§ **RECORDS SHOWN**:
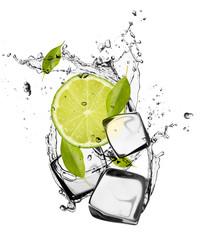 Limonki z kostkami lodu
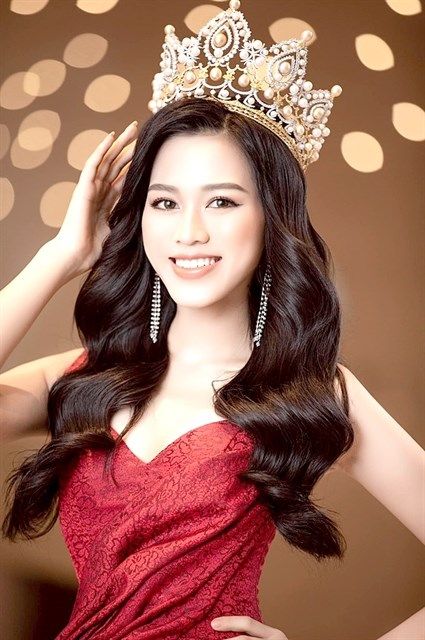 Vietnamese beauties to compete at global pageants hinh anh 1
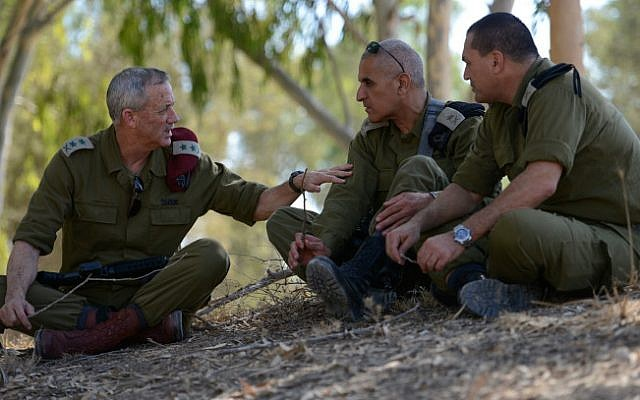 Maj. Gen. Sami Turgeman, center, consults with then IDF chief of staff Benny Gantz and another officer during Operation Protective Edge on August 2, 2014 (photo credit: Judah Ari Gross/ IDF Spokesperson's Unit/ Flash 90)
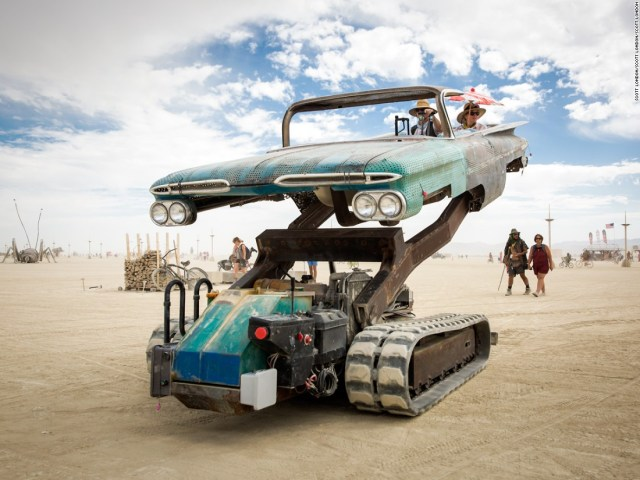 The Mutant Vehicles of Burning Man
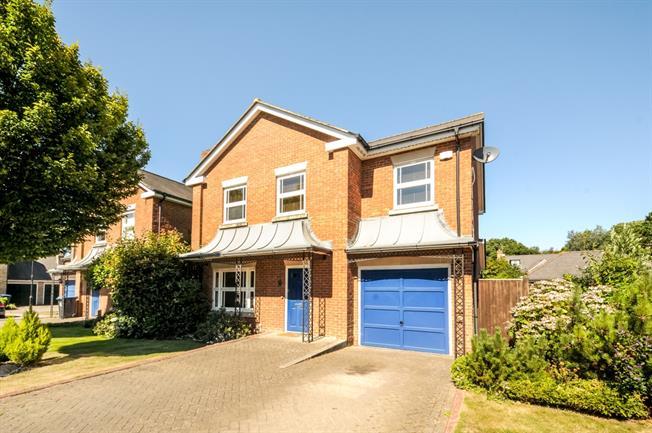 £2,000 per Calendar Month, 4 Bedroom Detached House To Rent in Warlingham, CR6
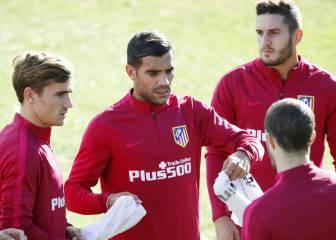 Augusto y Saúl, posible centro del campo ante el Sporting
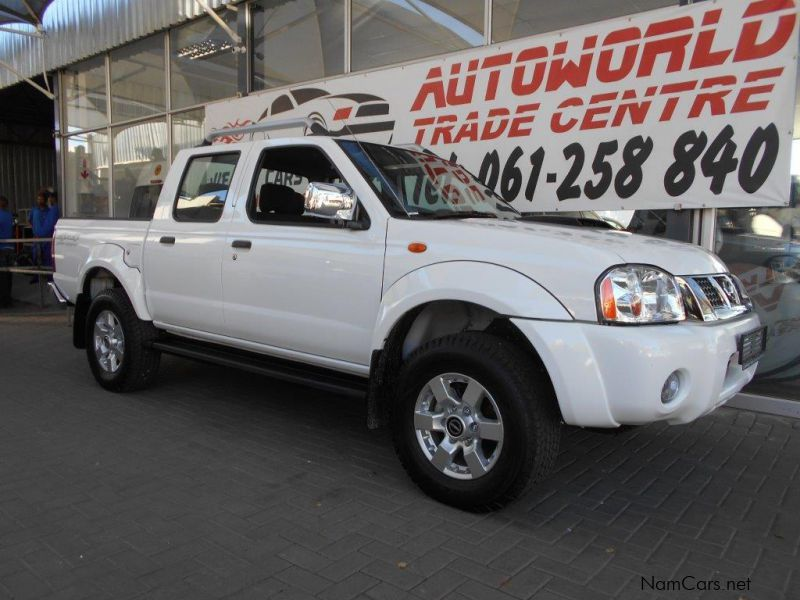 Pre-owned Nissan Hardbody NP300 2.5TDi DC 4x4 for sale in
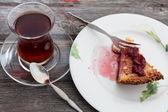 Slice of delicious cheesecake with Turkish tea — Stock Photo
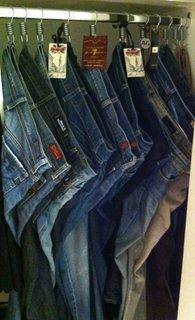 Depozitare pantaloni in dulap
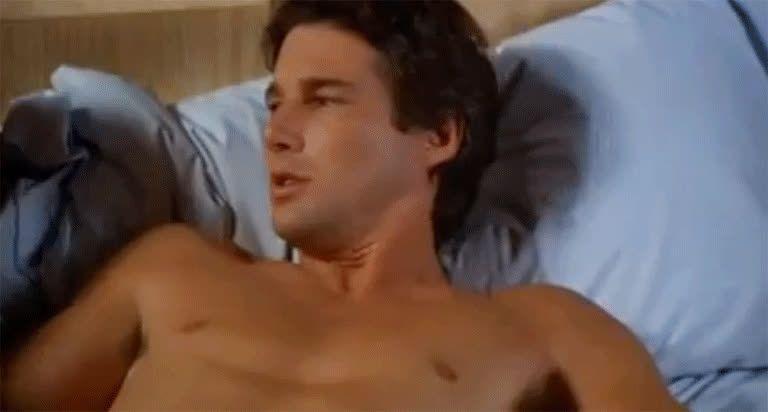 férfiak meztelen pénisz pumpál egy erekciót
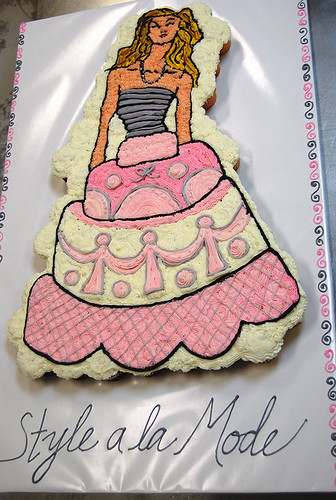38-polkatots cupcake cakes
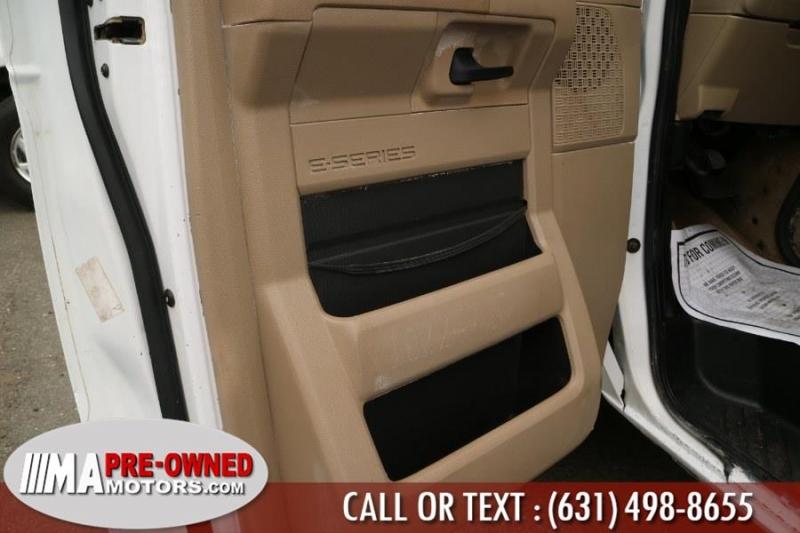 Ford Econoline club van 15 passanger 2013 price $19,495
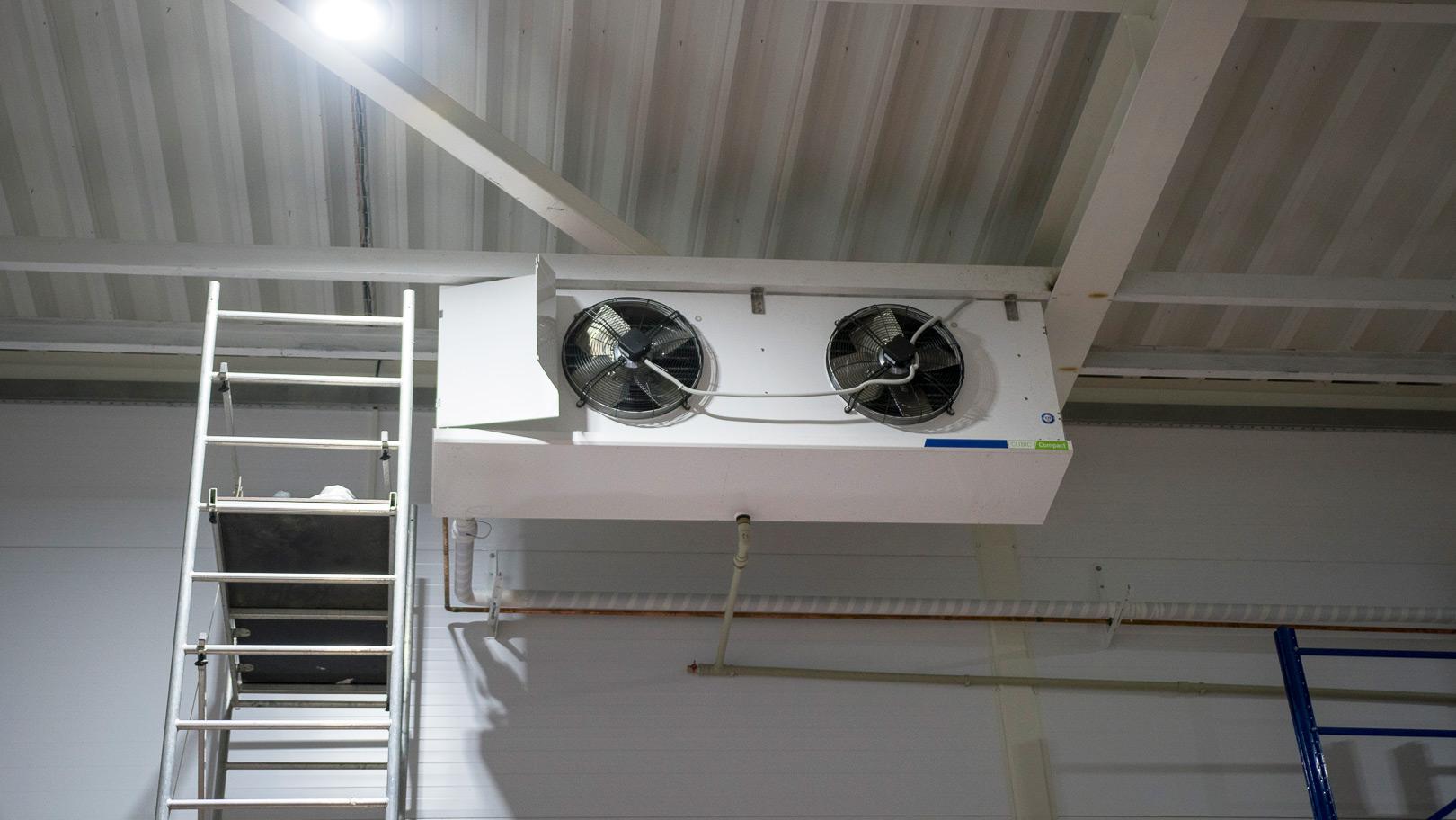 монтаж установка воздухоохладителя холодильной камеры молокозавода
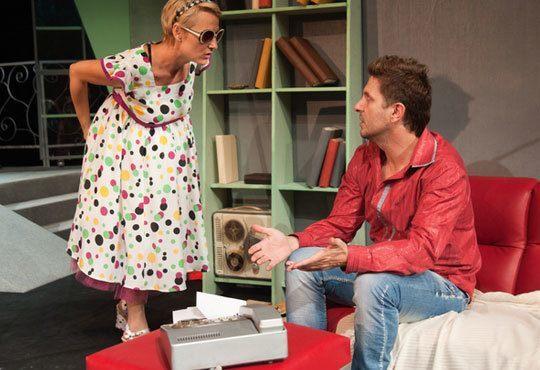 Асен Блатечки във великолепната комедия Бившата жена на моя живот на 11.12, 19 ч, Театър Открита сцена Сълза и смях - Снимка 2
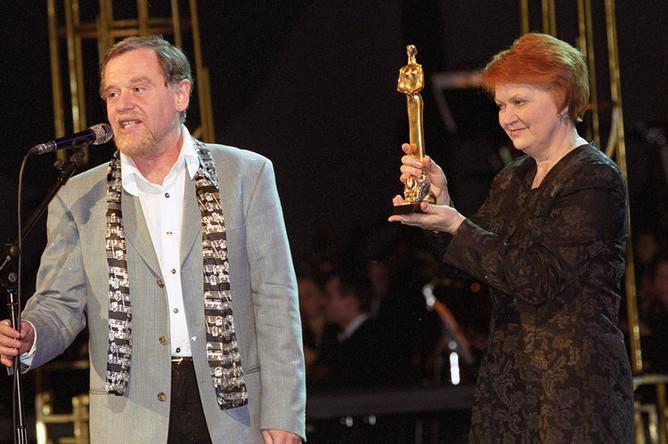 Хормейстер Наталья Попович во время получения премии за лучшее музыкальное решение на церемонии вручения Российской оперной премии Casta Diva в Москве, 2003 год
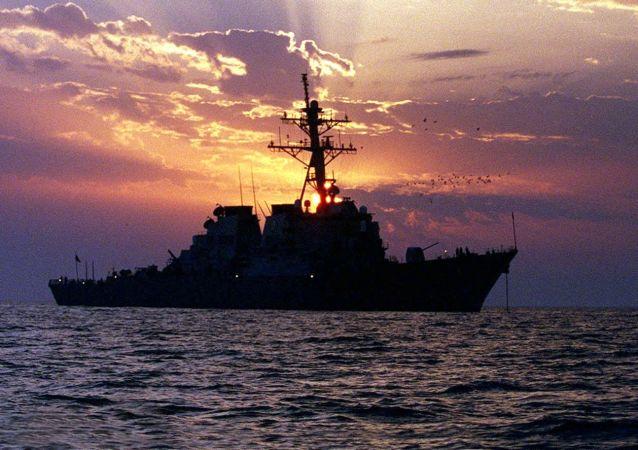 美国军舰向靠近其的伊朗船只鸣枪警示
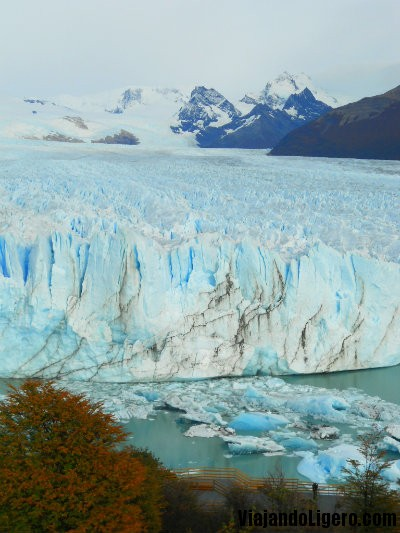 Perito Moreno. Como se ve, las pasarelas pasan muy cerquita.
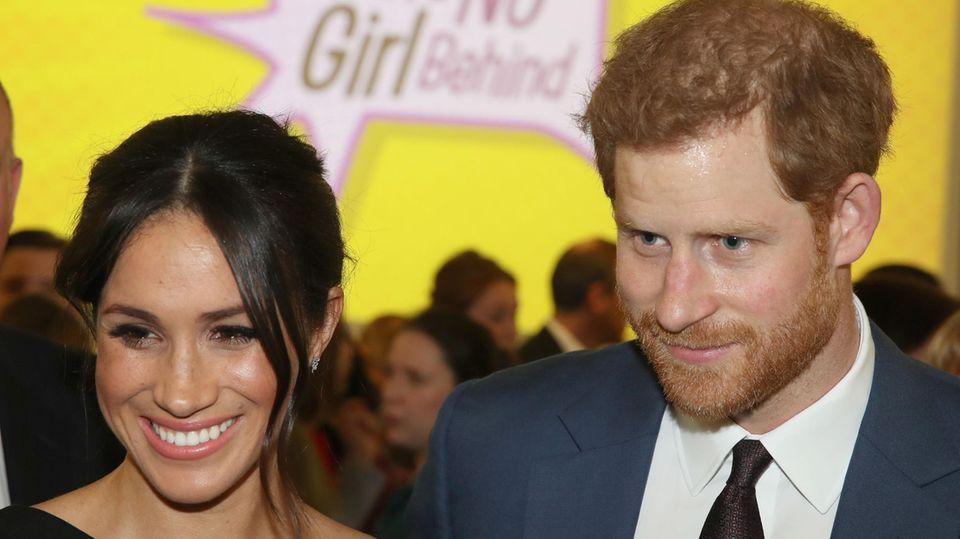 Prinz Harry und Meghan lächeln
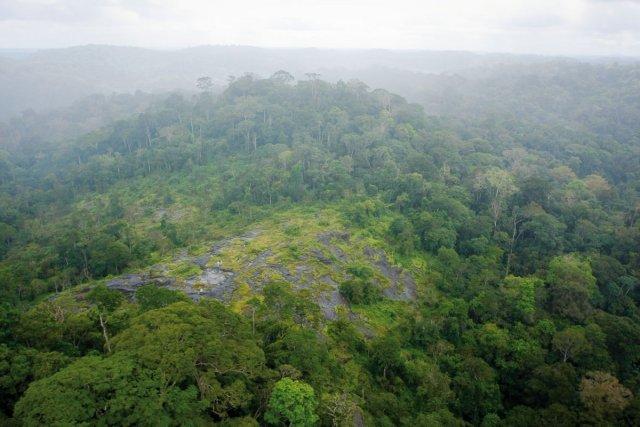 La ZNIEFF de la borne 4 se situe à la frontière sud de la Guyane : elle surligne la ligne de partage des eaux entre le bassin versant de l'Amazone (Rio Jari) au sud et le bassin versant du Maroni.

§ **ACTIVITY**:
Restate the lines of the records exactly, starting at the first and stopping after the line with "Prinz Harry und Meghan lächeln". Leave out any picture.

§ **RESULT**:
 Limonki z kostkami lodu
 Vietnamese beauties to compete at global pageants hinh anh 1
 Maj. Gen. Sami Turgeman, center, consults with then IDF chief of staff Benny Gantz and another officer during Operation Protective Edge on August 2, 2014 (photo credit: Judah Ari Gross/ IDF Spokesperson's Unit/ Flash 90)
 The Mutant Vehicles of Burning Man
 £2,000 per Calendar Month, 4 Bedroom Detached House To Rent in Warlingham, CR6
 Augusto y Saúl, posible centro del campo ante el Sporting
 Pre-owned Nissan Hardbody NP300 2.5TDi DC 4x4 for sale in
 Slice of delicious cheesecake with Turkish tea — Stock Photo
 Depozitare pantaloni in dulap
 férfiak meztelen pénisz pumpál egy erekciót
38-polkatots cupcake cakes
 Ford Econoline club van 15 passanger 2013 price $19,495
 монтаж установка воздухоохладителя холодильной камеры молокозавода
 Асен Блатечки във великолепната комедия Бившата жена на моя живот на 11.12, 19 ч, Театър Открита сцена Сълза и смях - Снимка 2
 Хормейстер Наталья Попович во время получения премии за лучшее музыкальное решение на церемонии вручения Российской оперной премии Casta Diva в Москве, 2003 год
 美国军舰向靠近其的伊朗船只鸣枪警示
 Perito Moreno. Como se ve, las pasarelas pasan muy cerquita.
 Prinz Harry und Meghan lächeln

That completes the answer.